As George Orwell’s darkest fantasies about state surveillance continue to come true, many of us feel powerless.
Enter New York-based artist Adam Harvey with his range of "Stealth Wear" clothing, including a burqa design, integrating metallic fibers to throw off drone cameras and infrared sensors.
Metro: How much cover do you think your designs could offer the wearer?
Harvey: I want to provide enough cover to prove that the concept works, yet not so much that I'm raising red flags. They could offer more. However, engineering a complete thermal cloak would be difficult since heat must be transferred somewhere, not only reflected. This kind of camouflage will become increasingly important as thermal cameras become an integral part of mainstream surveillance ecosystems.
Did you worry at all about trivializing drones, given the damage they do in places like Pakistan?
This work is meant to serve the interests of anyone living in an environment where drones are used. Having the ability to control or reduce your thermal signature can empower the wearer. My only concern in designing the burqa was that it was a revision of a religious garment.
Who do you see as potential buyers for such products? Would you sell them in Pakistan?

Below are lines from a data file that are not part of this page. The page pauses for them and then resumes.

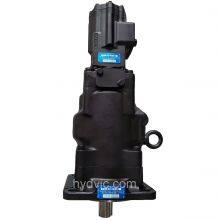 T6C, T6D, T6E, T7E, T6CC, T6DC, T6EC, T6ED, T6EDC, T67DC, T67DCC, Parker Denison Vane Pump thumbnail-3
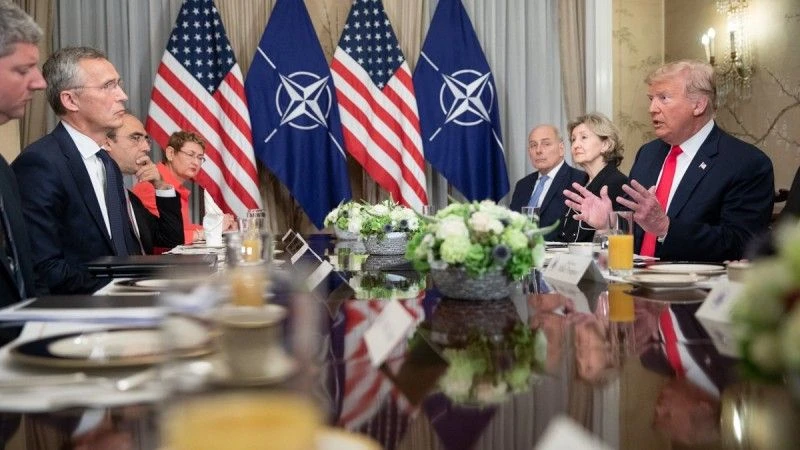 Fot.:White House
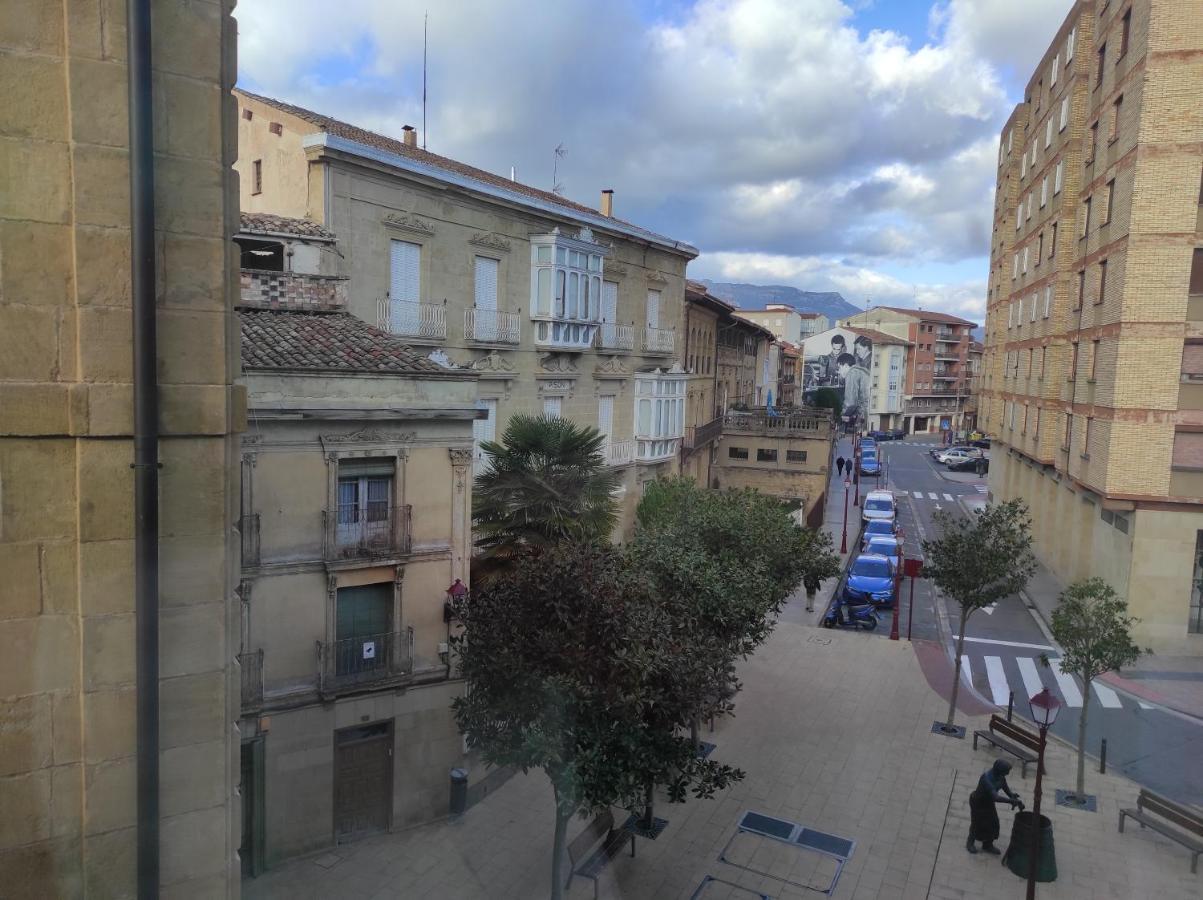 El Capricho De Baco Haro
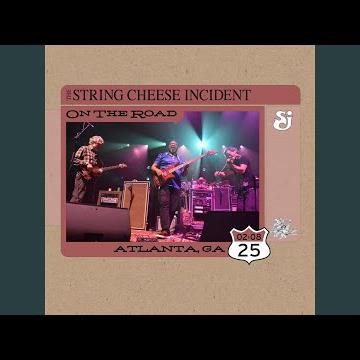 Inter Galactic Jam (Live)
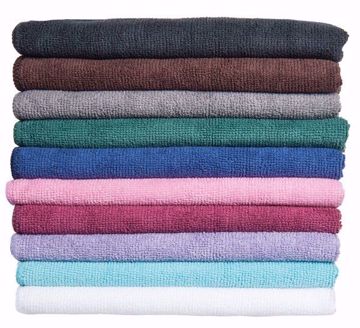 Microfiber Softees Towels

Yes, hopefully anyone anywhere drones are used. Of course, to become more effective, the prices should be lower. I hope that by introducing the concept other designers will take my ideas and make them better, more accessible.
Do you feel this is unique or are you part of a wider movement for anti-surveillance clothing?
There's a big movement that's growing everyday. For example, privacy design and counter-surveillance classes are now offered in school, including at New York University.